Output, exactly as written, the lines below starting at the line containing "We expect the" and ending at the line containing "Chaussure de danse Photo stock". Drop the pictures and keep both end lines.

Task inputs: Begin

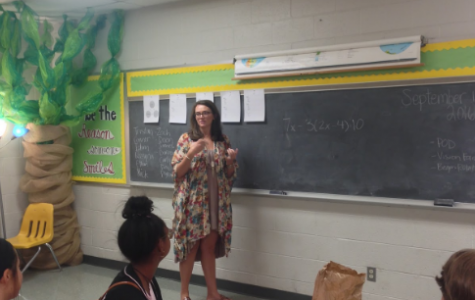 New Teacher Questionnaire: Kelsey Gilbert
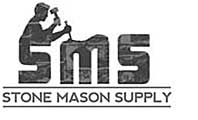 Stone Mason Supply - Fort Worth, Texas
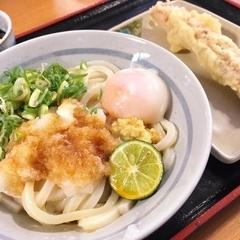 めりけんや 高松駅前店の写真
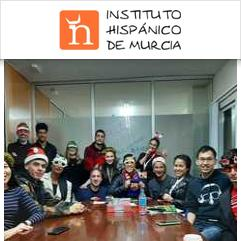 Instituto Hispanico de Murcia, มูร์เซีย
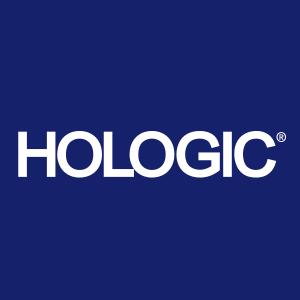 Hologic Inc logo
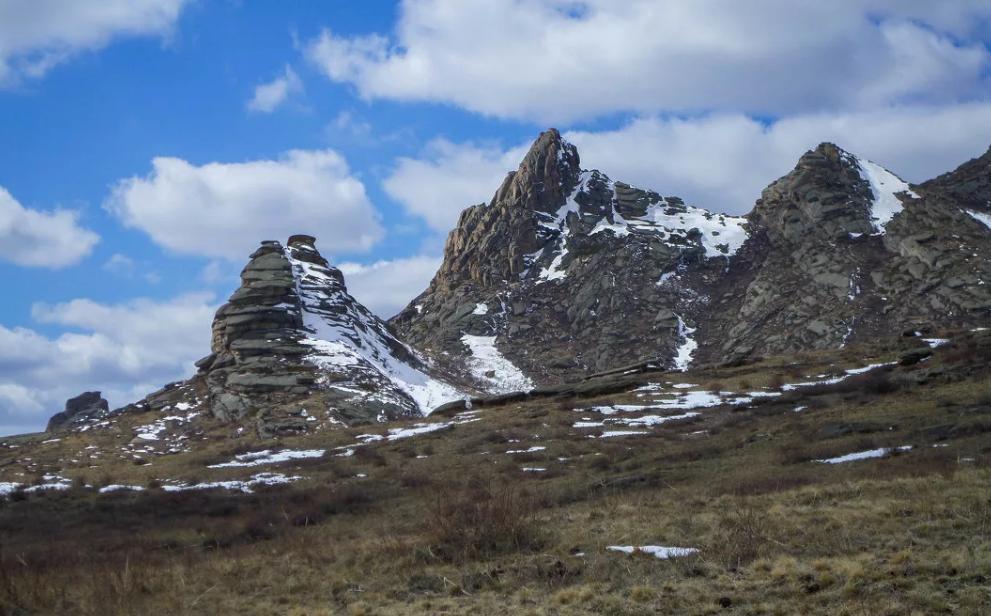 Айыртау загадочный гость из космоса, галюцинации в горах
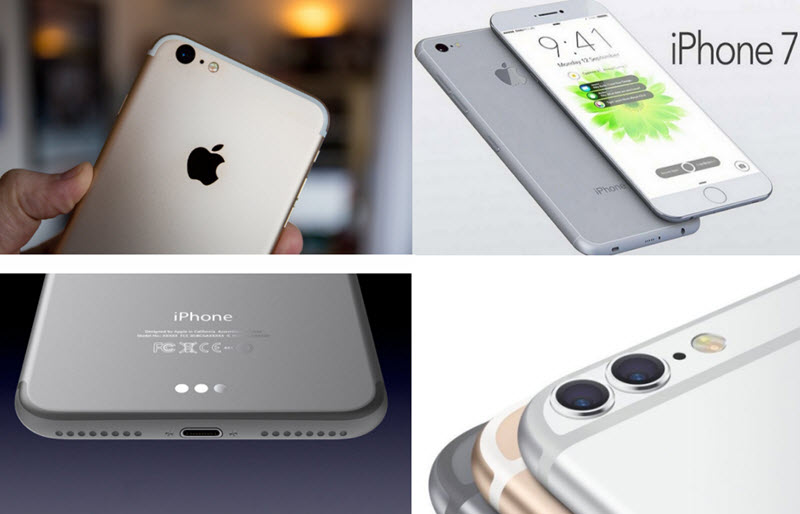 iphone 7 launch iphone 8 release date september 2017 or 2018 11538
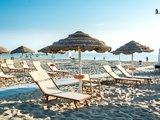 Италия, отель в Римини недалеко от пляжа 1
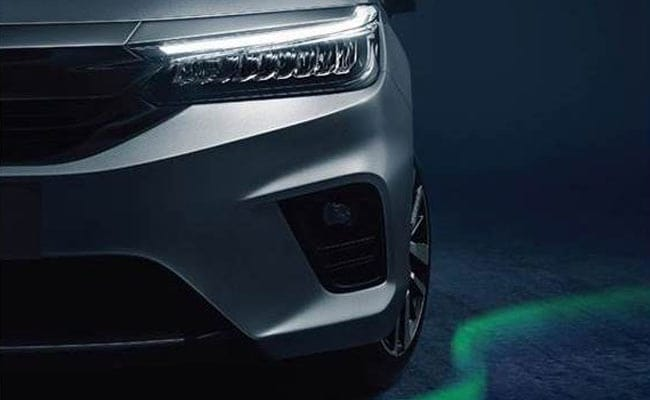 We expect the new-generation Honda City to be launched in India in the next couple of months
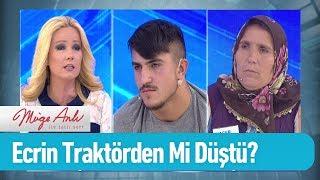 Ecrin traktörden mi düştü?  - Müge Anlı ile Tatlı Sert 30 Mayıs 2019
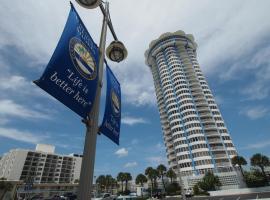 Peck Plaza DBS, Daytona Beach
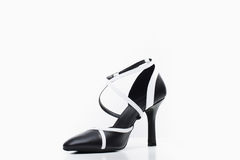 Chaussure de danse Photo stock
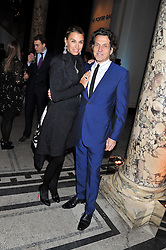 STEPHEN & ASSIA WEBSTER at a private view of Photographs by Cecil Beaton celebrating the diamond jubilee of HM The Queen Elizabeth 11 at the Victoria & Albert Museum, Cromwell Road, London on 6th February 2012.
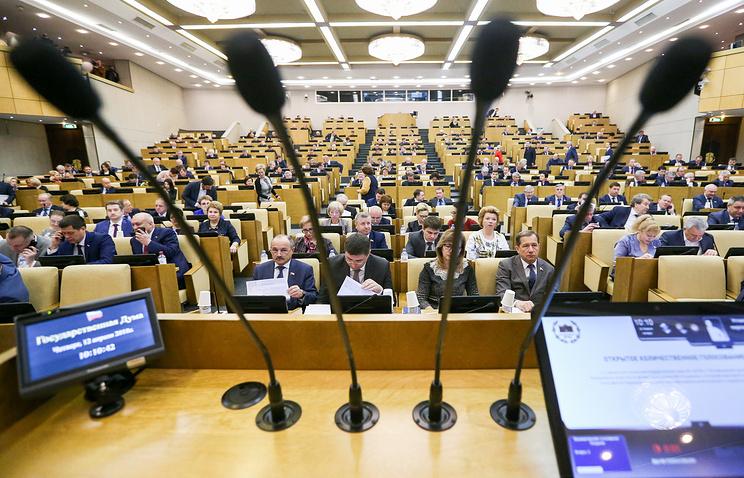 Госдума подготовит заявление по делу об отравлении Скрипалей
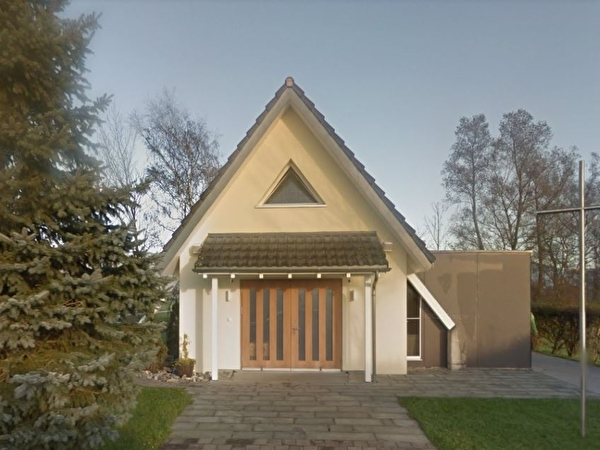 Rietkapelle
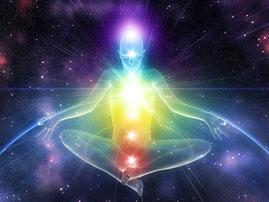Genital Meditation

Task inputs: End

> Reply:
 We expect the new-generation Honda City to be launched in India in the next couple of months
 Ecrin traktörden mi düştü?  - Müge Anlı ile Tatlı Sert 30 Mayıs 2019
 Peck Plaza DBS, Daytona Beach
 Chaussure de danse Photo stock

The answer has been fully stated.